Opposition leaders, on the other hand, feel that the debate on the right to privacy could become a convenient political tool to suppress the right to information. "The right to privacy cannot be used as a garb to cover up the implications of current developments (related to the leakage of the Radia tapes), " insists BJP leader Ravi Shankar Prasad. "If a private conversation seriously impinges on the polity of the country or on government functioning, then the privacy argument is irrelevant. "

CPM leader Sitaram Yechury agrees. While acknowledging the need to revisit the issue, he feels that privacy should not be seen in terms of an individual's private life. "The reforms process and the kind of economic deals that are being made today have changed all that. When something affects public policy, it cannot be protected by the privacy argument, " he says.

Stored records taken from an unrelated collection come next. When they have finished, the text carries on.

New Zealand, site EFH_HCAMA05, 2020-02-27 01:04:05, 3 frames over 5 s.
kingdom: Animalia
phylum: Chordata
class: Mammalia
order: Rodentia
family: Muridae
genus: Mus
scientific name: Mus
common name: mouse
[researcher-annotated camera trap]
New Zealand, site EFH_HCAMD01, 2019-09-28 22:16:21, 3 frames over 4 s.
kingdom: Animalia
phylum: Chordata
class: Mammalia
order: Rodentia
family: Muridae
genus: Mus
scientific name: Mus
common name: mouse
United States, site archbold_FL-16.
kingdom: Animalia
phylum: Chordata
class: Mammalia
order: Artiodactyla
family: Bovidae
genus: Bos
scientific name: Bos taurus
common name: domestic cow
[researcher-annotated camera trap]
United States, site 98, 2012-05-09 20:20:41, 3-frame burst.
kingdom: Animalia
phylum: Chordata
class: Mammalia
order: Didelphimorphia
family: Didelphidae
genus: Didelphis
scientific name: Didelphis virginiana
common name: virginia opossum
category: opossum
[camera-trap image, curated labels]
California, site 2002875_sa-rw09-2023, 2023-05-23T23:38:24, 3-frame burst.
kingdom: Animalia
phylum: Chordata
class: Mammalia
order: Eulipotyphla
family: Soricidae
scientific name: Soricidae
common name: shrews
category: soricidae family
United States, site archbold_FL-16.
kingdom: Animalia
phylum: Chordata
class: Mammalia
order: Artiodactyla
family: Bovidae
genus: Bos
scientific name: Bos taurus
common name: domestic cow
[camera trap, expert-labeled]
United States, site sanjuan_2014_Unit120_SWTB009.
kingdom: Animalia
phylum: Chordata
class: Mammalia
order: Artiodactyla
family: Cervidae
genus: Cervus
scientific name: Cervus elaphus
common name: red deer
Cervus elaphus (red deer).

His party colleague Nilotpal Basu suggested that instead of discussing the need for a privacy law, the debate should revolve around a transparency law that would give immunity to people who access information that rightfully belongs in the public space even if it is private information. "The problem is that those who are concerned about their privacy are the elite who have never faced this kind of scrutiny before, " he laments. "Those who are now clamouring for a privacy law are those who are trying to withhold information that legitimately should be in the public space. "

Most lawmakers are concerned about arriving at a proper definition of privacy before going into the issue of enacting laws to protect it. BJP leader Arun Jaitley, for instance, believes that public figures can only take limited recourse to the right to privacy to shield themselves from scrutiny. This includes, he says, politicians, corporate leaders and media personalities who occupy the public space and influence public discourse.

The prevailing confusion among lawmakers was aptly summed up by Biju Janata Dal leader, Jay Panda, whose wife runs Orissa's biggest television network. He hesitated to comment on the issue, saying that it was a complex subject that deserves a thorough debate before arriving at a conclusion. "We should have a discussion in Parliament. We need to find the right balance between what is private and what should be in the public domain. I don't want to weigh in on any side without understanding the issues at stake, " he says.